Direction
List every comment that follows a double slash in the code shown in the forum post about switching UART baud rates.

Selected passage
'''

Other Parts Discussed in Thread: MSP430F2272

Hello:

I am trying to transmit and receive at different baud rates to different devices using the same UART for msp430f2272.

I have a transmitter circuit transmitting at a baud rate of 9600 from MSP1 to MSP2, when MSP2 receive data from MSP1 I want to transmit to another device at a different baud rate. 

In the code for MSP2 (receiver circuit) , I am waiting inside the main method for the Rx Interrupt to fire. Once I go to the Rx Interrupt subroutine which means I received data correctly from MSP1, then I want to transmit to the other device with different baud rate. So in order to do this I configure the UART again with different baud rate and transmit, but I want to make sure that if my Rx Interrupt gets fired again I should recognize it and transmit accordingly. 

My idea is to have this while loop inside the main method for MSP2

  while (!(IFG1 & UCA0RXIFG)) // waiting to receive a new character at a baud rate of 9600 from MSP1
  {                                                    //meanwhile Transmit at 4800 baud rate to another device
uart_device_confi // configure at baud rate of 4800
tx_a(); //transmit at 4800 baud rate
uart_config(); // check with baud rate 9600 if RX is ready?

'''

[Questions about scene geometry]
'''

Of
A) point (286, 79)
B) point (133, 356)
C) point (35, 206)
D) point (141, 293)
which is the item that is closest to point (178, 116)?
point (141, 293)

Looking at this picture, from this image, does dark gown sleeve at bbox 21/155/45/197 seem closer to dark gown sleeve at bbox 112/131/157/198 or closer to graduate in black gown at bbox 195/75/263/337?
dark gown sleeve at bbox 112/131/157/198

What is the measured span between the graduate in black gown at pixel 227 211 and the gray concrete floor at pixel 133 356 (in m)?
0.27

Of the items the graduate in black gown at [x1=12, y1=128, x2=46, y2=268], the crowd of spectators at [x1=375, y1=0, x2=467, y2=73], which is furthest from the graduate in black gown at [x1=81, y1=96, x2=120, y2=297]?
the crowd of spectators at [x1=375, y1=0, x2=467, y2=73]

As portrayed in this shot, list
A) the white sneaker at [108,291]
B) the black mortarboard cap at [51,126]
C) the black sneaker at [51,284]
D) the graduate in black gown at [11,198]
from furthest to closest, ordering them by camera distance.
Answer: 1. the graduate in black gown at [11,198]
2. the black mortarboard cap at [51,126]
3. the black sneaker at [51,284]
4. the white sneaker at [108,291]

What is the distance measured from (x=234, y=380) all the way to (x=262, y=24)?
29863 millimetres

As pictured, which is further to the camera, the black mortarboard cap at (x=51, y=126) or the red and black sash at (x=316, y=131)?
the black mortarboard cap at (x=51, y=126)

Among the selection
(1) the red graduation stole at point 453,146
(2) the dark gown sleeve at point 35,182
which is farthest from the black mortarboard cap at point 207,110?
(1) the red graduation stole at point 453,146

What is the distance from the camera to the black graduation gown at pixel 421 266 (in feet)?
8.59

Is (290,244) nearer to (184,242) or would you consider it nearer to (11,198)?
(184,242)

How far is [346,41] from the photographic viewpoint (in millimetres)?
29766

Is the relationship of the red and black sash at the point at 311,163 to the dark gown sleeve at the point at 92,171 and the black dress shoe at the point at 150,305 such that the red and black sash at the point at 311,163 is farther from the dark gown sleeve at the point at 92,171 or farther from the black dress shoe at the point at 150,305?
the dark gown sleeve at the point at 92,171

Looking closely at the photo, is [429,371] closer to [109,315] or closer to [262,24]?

'''

Complete answer
1. waiting to receive a new character at a baud rate of 9600 from MSP1
2. meanwhile Transmit at 4800 baud rate to another device
3. configure at baud rate of 4800
4. transmit at 4800 baud rate
5. check with baud rate 9600 if RX is ready?